Yes, the initial plans have altered to buy everyone a bit more time, but the broader plan is still on track – to make product data submissions at least as important as electronic documents (and ultimately the priority/default) in all communications with the regional Regulator.

In other words, whatever tweaks companies and software vendors make to their roadmap and immediate capabilities over the next few months, these should not detract from – nor dilute – the overarching plan to get regulated product data in complete, consistent and up-to-date order.

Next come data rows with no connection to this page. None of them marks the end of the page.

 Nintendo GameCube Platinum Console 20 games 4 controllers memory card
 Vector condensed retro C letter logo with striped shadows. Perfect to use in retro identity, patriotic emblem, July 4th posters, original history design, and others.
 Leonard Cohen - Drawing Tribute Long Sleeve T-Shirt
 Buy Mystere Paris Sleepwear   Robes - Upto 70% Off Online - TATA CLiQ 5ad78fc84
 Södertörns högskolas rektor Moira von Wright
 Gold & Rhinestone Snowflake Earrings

That’s so that when it is time to migrate to – and go live – with an optimized new regulatory information/submissions management platform or system, there is comprehensive, compliant, high-quality data ready to run across it.

And of course, the foundational work done now will stand companies in good stead for when other regions across the world implement their own take on IDMP – given that dynamic data exchange is where all of this will go, globally, in due course.

What’s changed, and how does it affect you?

To recap what’s changed in the interim, EMA’s Digital Application Dataset Integration (DADI) interface – a project that has been evolving alongside IDMP and SPOR (see https://esubmission.ema.europa.eu/ for more information) – will in the short term, from April 2023, serve as the means for entering electronic application forms through interactive web forms.

This will enable companies to pull data from the PMS (that has been migrated from XEVMPD and other EMA databases) and to get out the human-readable PDF format and machine-readable XML format. Both formats will be submitted along with the eCTD; this part of the process will not change.

This latest development is an important step toward the IDMP goal of reusing data from PMS, and the first step toward the IDMP standardization of data. EMA will support this approach for variation forms only at this point, extending it to initial applications and renewals later.

Ultimately, EMA’s plan is for standardized medicinal product data currently held in the xEVMPD database to be enriched for the PMS, where fuller, more granular, IDMP-compliant medicinal product detail will be kept and updated over time.

There are some practical challenges still to be worked out, such as how IDMP detail that is currently missing will be added to PMS, and how internal company RIM systems and EMA’s PMS database will get to a point of being able to exchange data more seamlessly without requiring manual data re-entry. But for now, this is a chance for companies to update and correct their data with EMA’s dictionary through the familiar XEVMPD process. (Ultimately, FHIR – the global industry standard for passing healthcare data between systems – will support more dynamic data exchange/sync’ing between companies’ RIM systems and EMA’s PMS.)

Rather than play for time, here are 4 opportunities that the interim DADI move makes possible, as well as 5 next steps that companies should take to stay on track with their data preparations:

4 benefits to exploit

1. The use of the DADI interface for getting data from the EMA PMS allows life sciences companies and software providers to take a breath as they prepare for full-scale IDMP implementation and compliance. FHIR-based submissions via API have been pushed back for now (this will still happen, just not within the next year).
2. The industry is now less dependent on immediate technology changes. There is no need for their RIM systems to support DADI, as at this point data won’t flow directly between RIM records and EMA’s PMS.
3. The EMA’s roadmap allows for implementation to happen in manageable chunks. EMA’s ‘DADI first’ approach allows for Product (PMS) data re-use, and accounts for the largest proportion of regulatory submissions.
4. This is a chance to reset or adapt IDMP/regulatory data strategies, catch up, and prepare to deliver maximum benefits and efficiencies from the preparations (e. g. by doing sufficient groundwork to enable a confident system migration, when the time comes).

5 things to do next, for pharma companies

1. Set or re-set your strategy and position around regulatory, structured data.
2. Collect and assess product data and prepare this for compliance (scoping and getting stuck into any data enrichment now) – so that it addresses the granularity of IDMP requirements and maps to EMA’s dictionaries/vocabularies.
3. Prepare to support xEVMPD e-submissions based on the new data model and all of the levels of detail that are expected, to be ready for the future and to enable a rapid transition to IDMP.
4. Improve your ability to respond and adapt quickly to further changes to regulatory requirements. EMA’s switch to using DADI to submit data to the PMS highlights just how swiftly the roadmap can change, and why an Agile approach to project management is so important.
5. Start to migrate your content into the new target system as soon as possible. If you have started with the collection of data in Excel files locally, this data could become outdated if not maintained. Don’t leave thoughts of migration until the last minute. Plan for this now, as part of your overall scoping work.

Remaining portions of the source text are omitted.